- _Problem to work on_
Restate word for word the lines of the records below, starting at the line that contains "order: Passeriformes" and ending at the line that contains "common name: domestic cattle", with both of those lines included and nothing else.

Collected data:

┌────────

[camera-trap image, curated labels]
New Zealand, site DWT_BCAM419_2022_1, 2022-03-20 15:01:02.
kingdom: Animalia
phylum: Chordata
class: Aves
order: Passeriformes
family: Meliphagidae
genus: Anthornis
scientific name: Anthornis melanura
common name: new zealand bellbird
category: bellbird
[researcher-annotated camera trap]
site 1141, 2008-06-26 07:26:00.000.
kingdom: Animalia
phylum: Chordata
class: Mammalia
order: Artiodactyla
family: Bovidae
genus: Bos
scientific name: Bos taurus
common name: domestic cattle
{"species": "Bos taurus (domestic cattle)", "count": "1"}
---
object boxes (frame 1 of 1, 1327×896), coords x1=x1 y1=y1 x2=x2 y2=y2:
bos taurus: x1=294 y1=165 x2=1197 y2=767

└────────

- _Answer space_
order: Passeriformes
family: Meliphagidae
genus: Anthornis
scientific name: Anthornis melanura
common name: new zealand bellbird
category: bellbird
[researcher-annotated camera trap]
site 1141, 2008-06-26 07:26:00.000.
kingdom: Animalia
phylum: Chordata
class: Mammalia
order: Artiodactyla
family: Bovidae
genus: Bos
scientific name: Bos taurus
common name: domestic cattle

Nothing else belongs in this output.